* Reading text
A new scene between Cardenio and Fernando saw the two of them, following a riding session, telling each other about their respective loves. Hassell's wonderful Fernando channelled Lord Flashheart (of Blackadder), making of the Duke's son an unpredictable, tempestuous, loud cad. Jumping onto a vaulting horse, he boasted of Dorotea and showed unashamed interest in Cardenio's description of Luscinda. This spoiled lord showed his colours when Cardenio advised him against pursuing Dorotea, jumping down from the horse and advancing on his friend in a spirit of anger, before laughing and embracing him. Everyone, Pedro included, was cautious around Fernando, wary of his temper and flammable humour.

Cardenio publicity art

Particularly interesting was how funny Fernando was. His charismatic excesses brought the audience onside, and excused to some extent his brash behaviour. This became hugely complicated as the wooing of Dorotea commenced. At first it was purely comic, including overwrought instructions to confused musicians and a pleading tone to Dorotea (appearing at a balcony) that rendered him somewhat pathetic. The humour of the character, however, did mean that the audience continued laughing even as he asserted his right to her body and announced he would bribe her maid, keeping it firmly within a comic vein. The new seduction scene (which followed his conversation with Cardenio at court, and was thus separated in time) was framed by a fiesta featuring masked revellers carrying large sexual puppets that were tossed together on a blanket and left in a mess of limbs on the ground, making explicit the tone of Fernando's mission. Yet the scene itself made the nature of their interaction extremely ambiguous. He sneaked into her room and, initially, attempted to force himself on her, despite her anger and pleading. As they talked in the heat of fear and passion, promises were exchanged on both sides, and she handed him marriage as a solution, which he accepted. The scene closed as he began to kiss her and she (difficult to see) appeared to stop resisting. The overall impression was one of consensual sex under false pretences, rather than enforced rape. This was emphasised in a small but significant textual change as Fernando left. Where in Double Falsehood he says "True, she did not consent; as true she did resist, but still in silence all," here he said "True, she did consent..." While the intent was clearly to attempt to make Dorotea's pursuit of Fernando palatable to a modern audience, it had the effect of reducing the extent of Fernando's crime; as did the delay of his pursuit of Luscinda until after another interpolated scene where Cardenio showed him Luscinda's house and the maid herself, at only which point did Fernando decide to woo her for himself.

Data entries
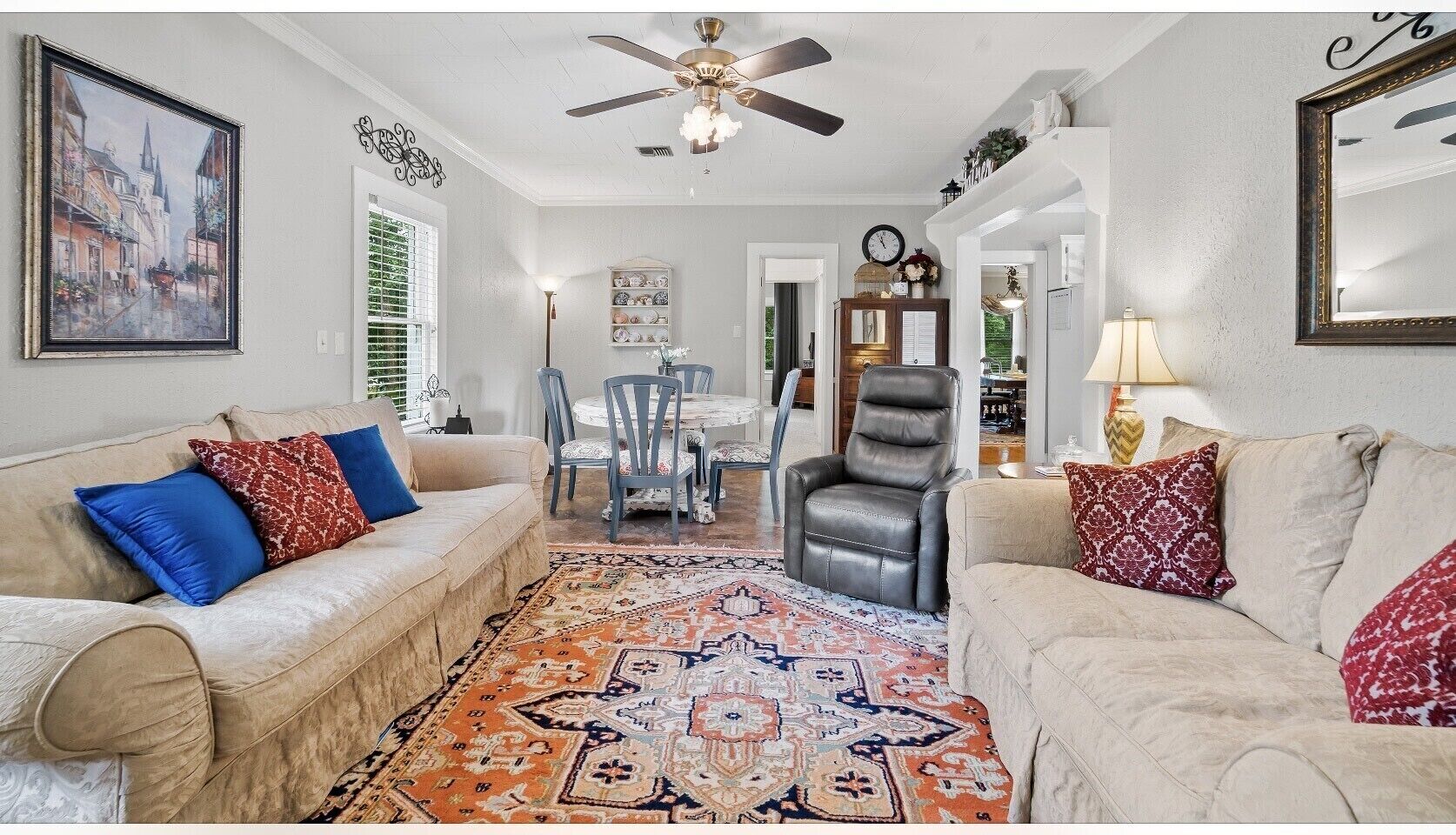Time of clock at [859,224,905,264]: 10:57
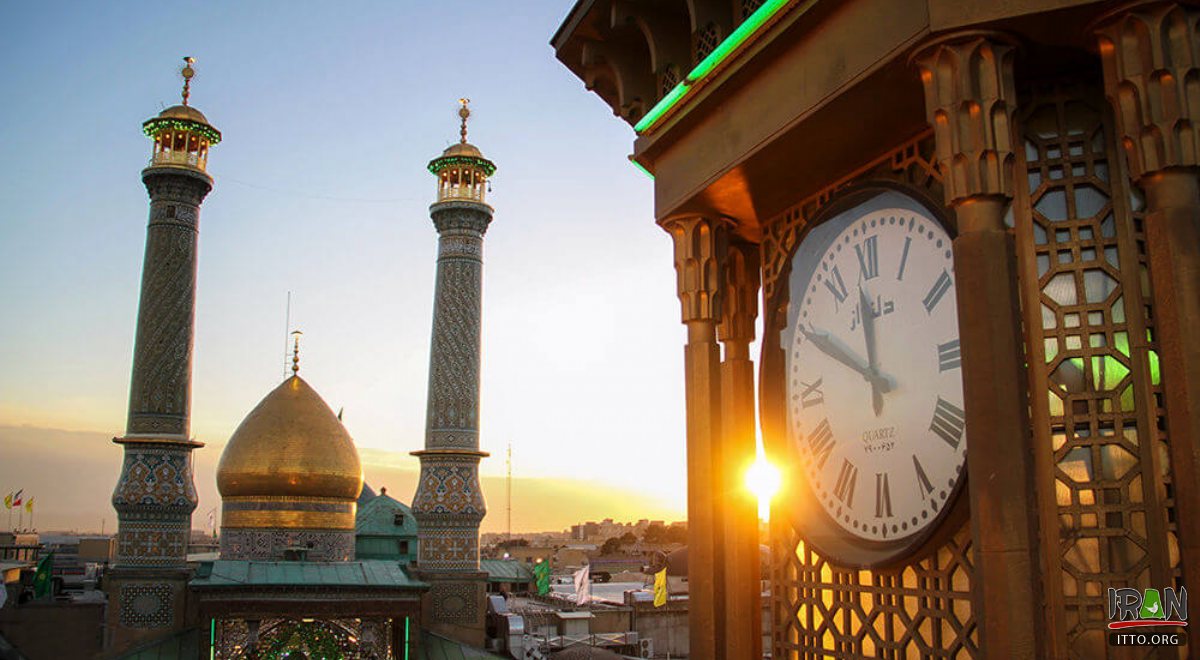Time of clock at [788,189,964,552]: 11:49
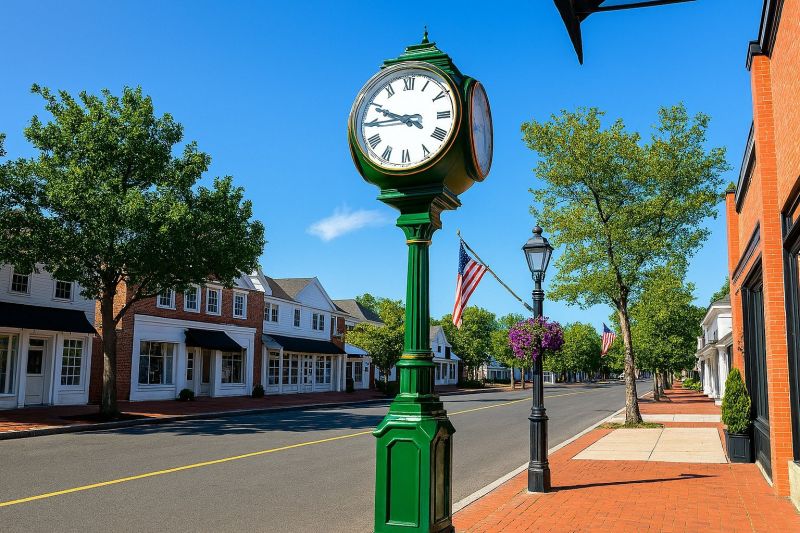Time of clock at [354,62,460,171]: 9:44
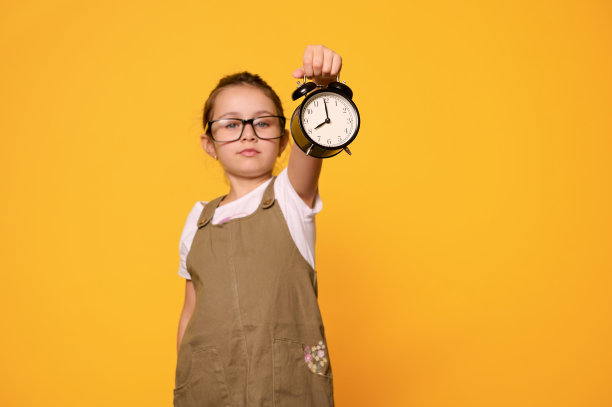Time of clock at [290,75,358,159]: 7:59
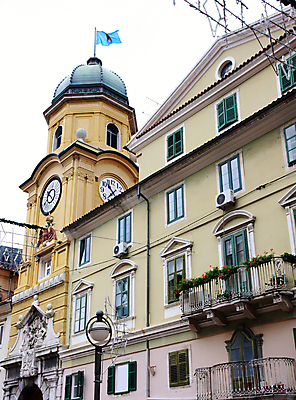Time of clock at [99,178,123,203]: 10:36
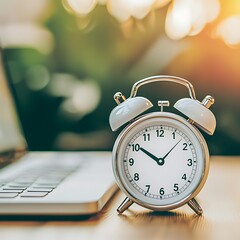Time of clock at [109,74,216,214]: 10:07
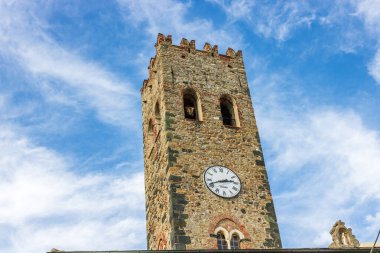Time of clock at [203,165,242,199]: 2:41
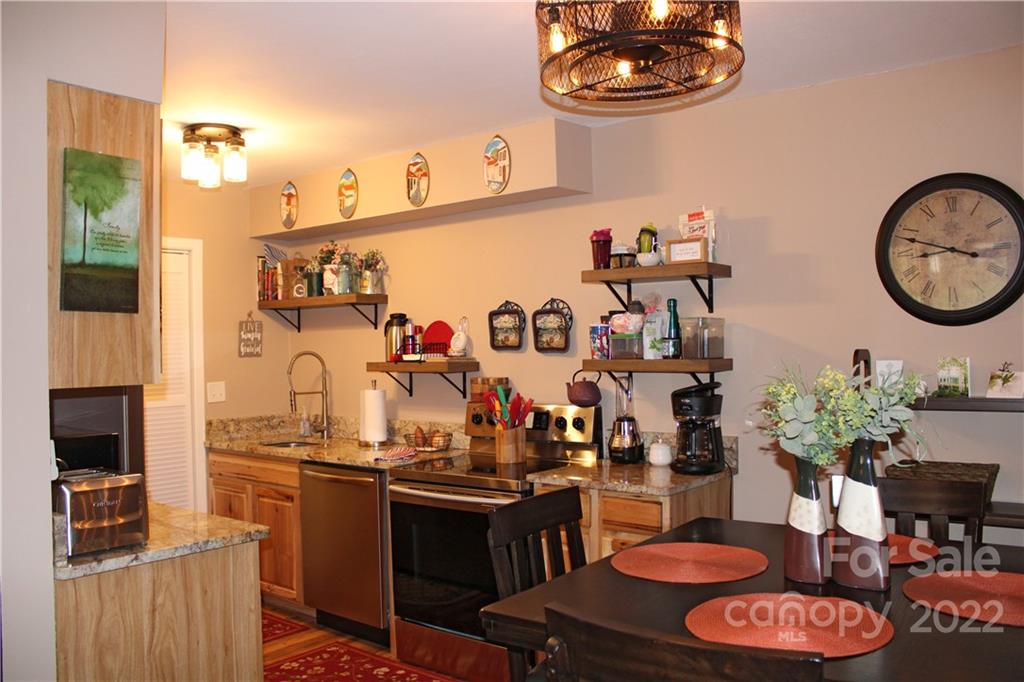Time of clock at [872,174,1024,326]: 8:47
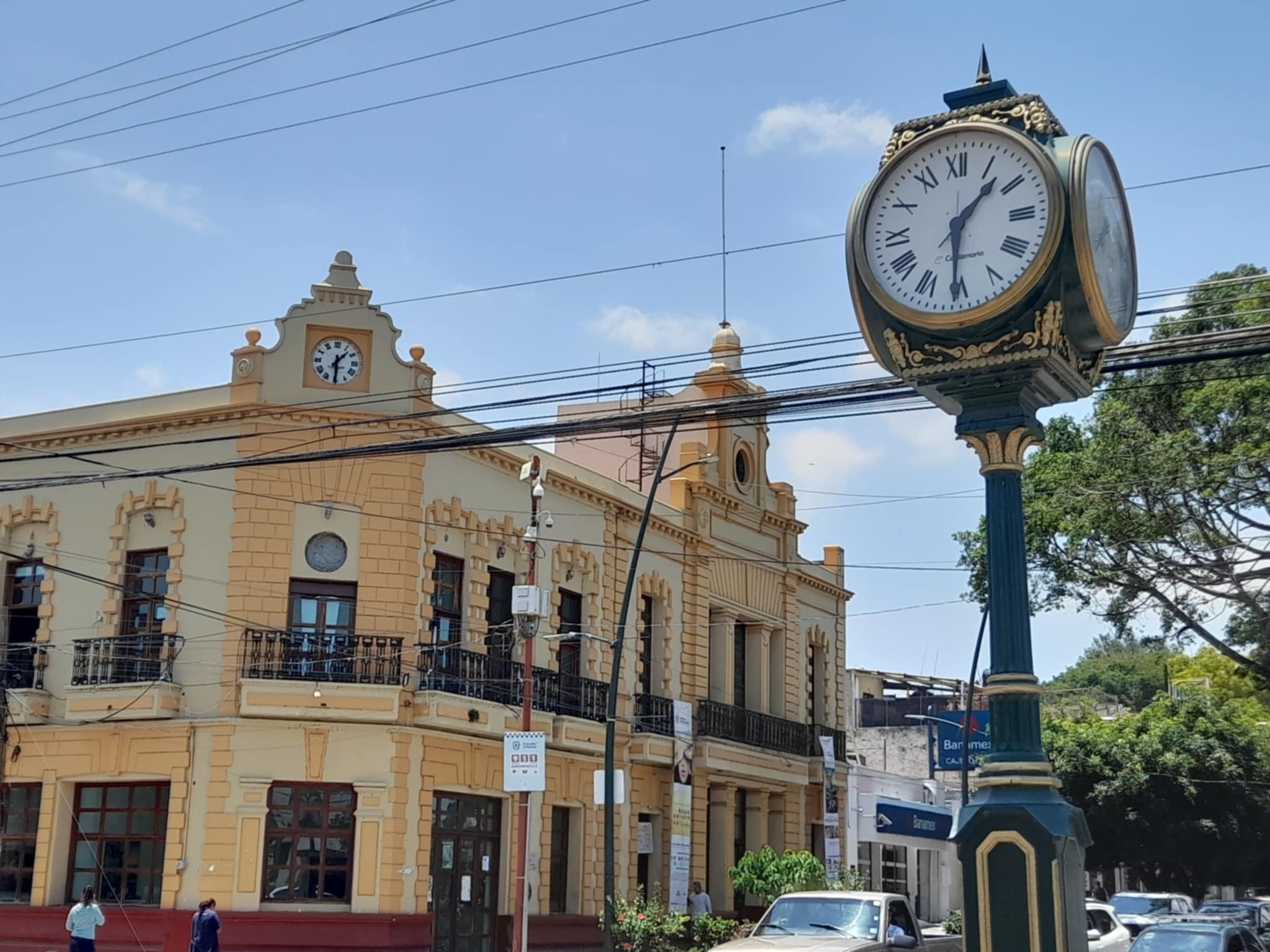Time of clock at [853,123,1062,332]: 1:30
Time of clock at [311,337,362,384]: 1:30
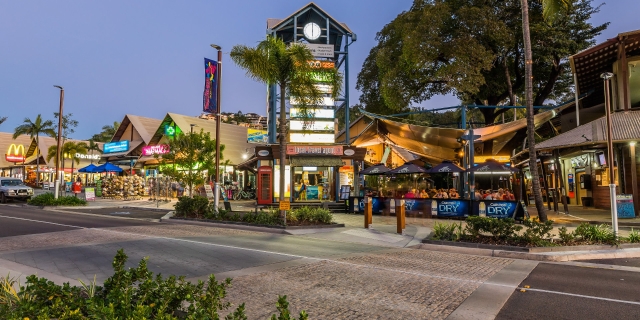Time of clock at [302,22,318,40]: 6:00
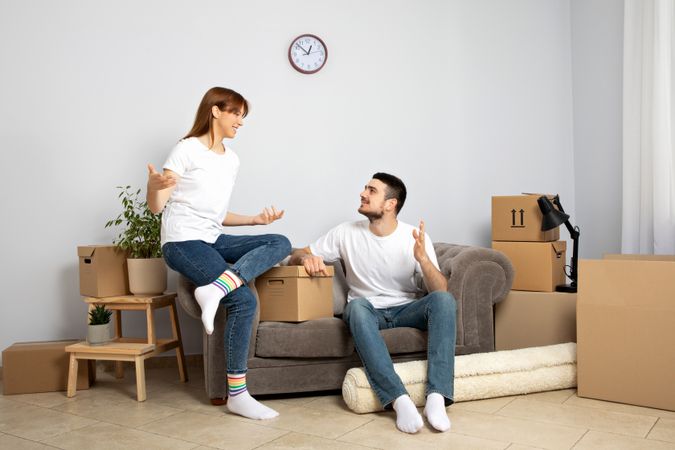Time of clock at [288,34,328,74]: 12:52
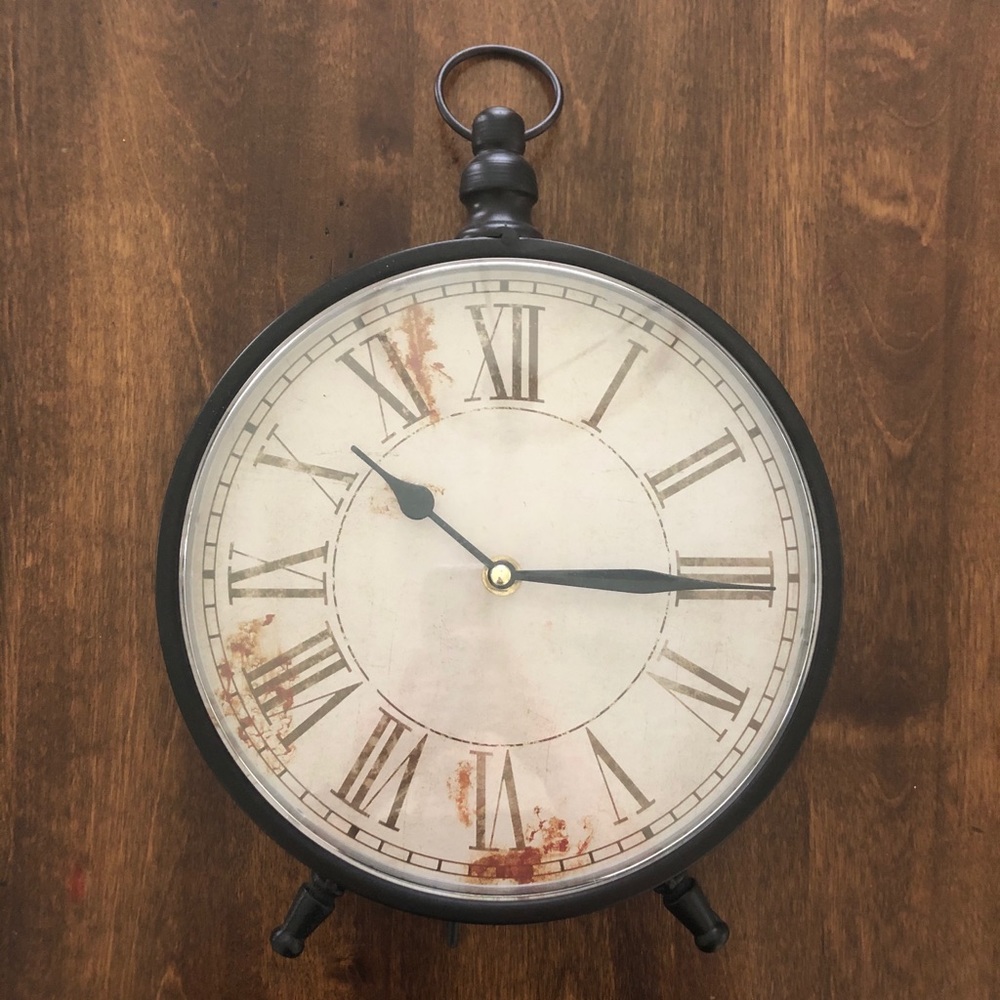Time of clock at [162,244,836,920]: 10:14
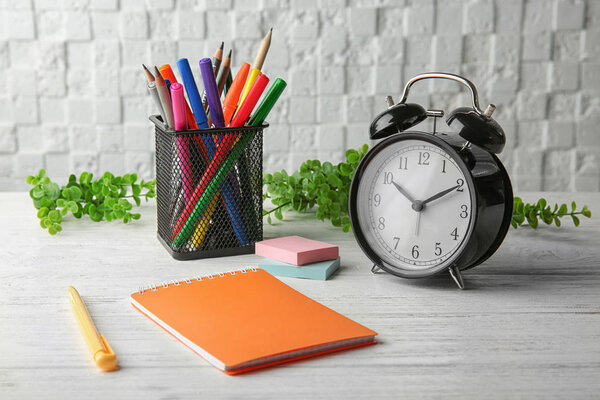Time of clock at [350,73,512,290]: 10:10
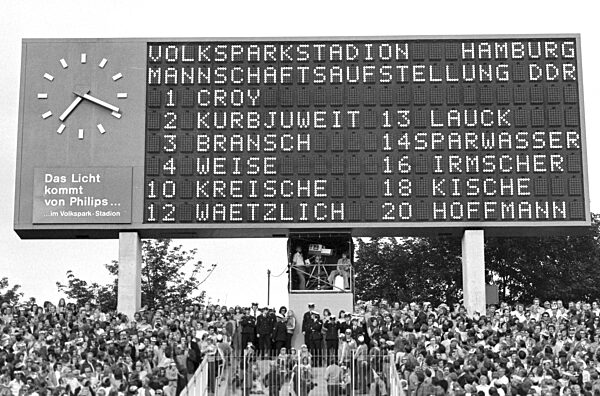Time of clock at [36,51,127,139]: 7:18
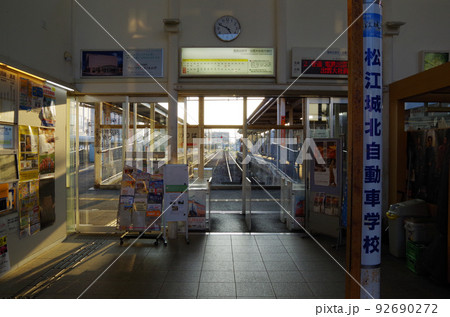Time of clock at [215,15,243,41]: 4:49
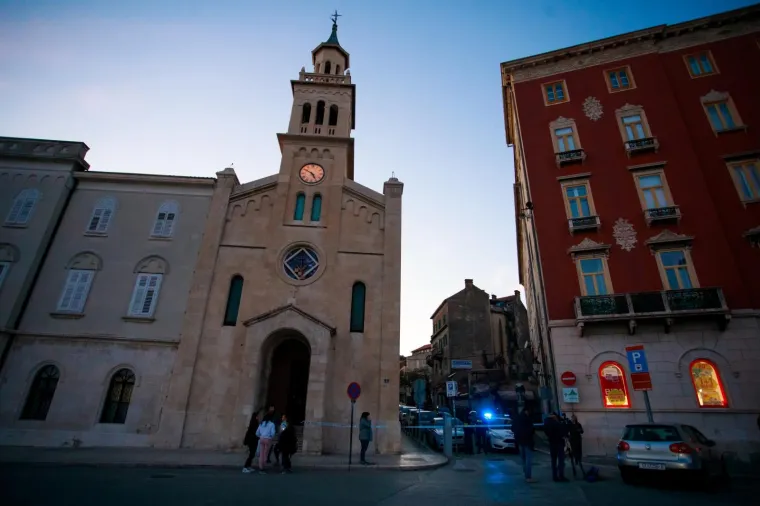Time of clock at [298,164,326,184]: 4:50
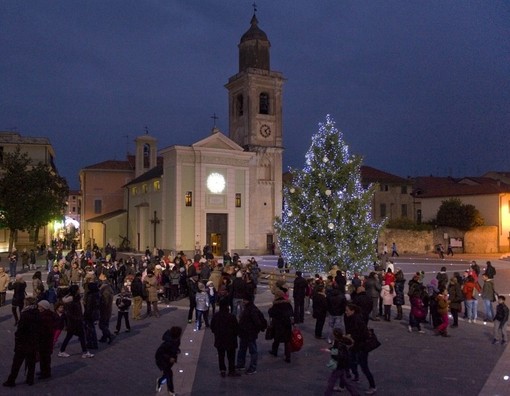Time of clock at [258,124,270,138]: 5:07
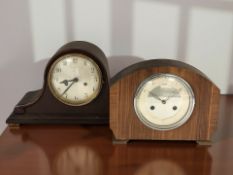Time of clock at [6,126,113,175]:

* Goal 1
Answer these questions from the review:
(a) What did Fernando jump onto before boasting of Dorotea?
(b) What did the masked revellers at the fiesta carry?
(c) What line did Fernando speak in place of "True, she did not consent"?
* Goal 2
From the listing, write out word for word the lines starting at the line that contains "Time of clock at [99,178,123,203]: 10:36" and ending at the line that contains "Time of clock at [162,244,836,920]: 10:14". Omit the pictures.
The review and the listing are unrelated material.

* Result 1
(a) A vaulting horse.
(b) Large sexual puppets.
(c) "True, she did consent..."

* Result 2
Time of clock at [99,178,123,203]: 10:36
Time of clock at [109,74,216,214]: 10:07
Time of clock at [203,165,242,199]: 2:41
Time of clock at [872,174,1024,326]: 8:47
Time of clock at [853,123,1062,332]: 1:30
Time of clock at [311,337,362,384]: 1:30
Time of clock at [302,22,318,40]: 6:00
Time of clock at [288,34,328,74]: 12:52
Time of clock at [162,244,836,920]: 10:14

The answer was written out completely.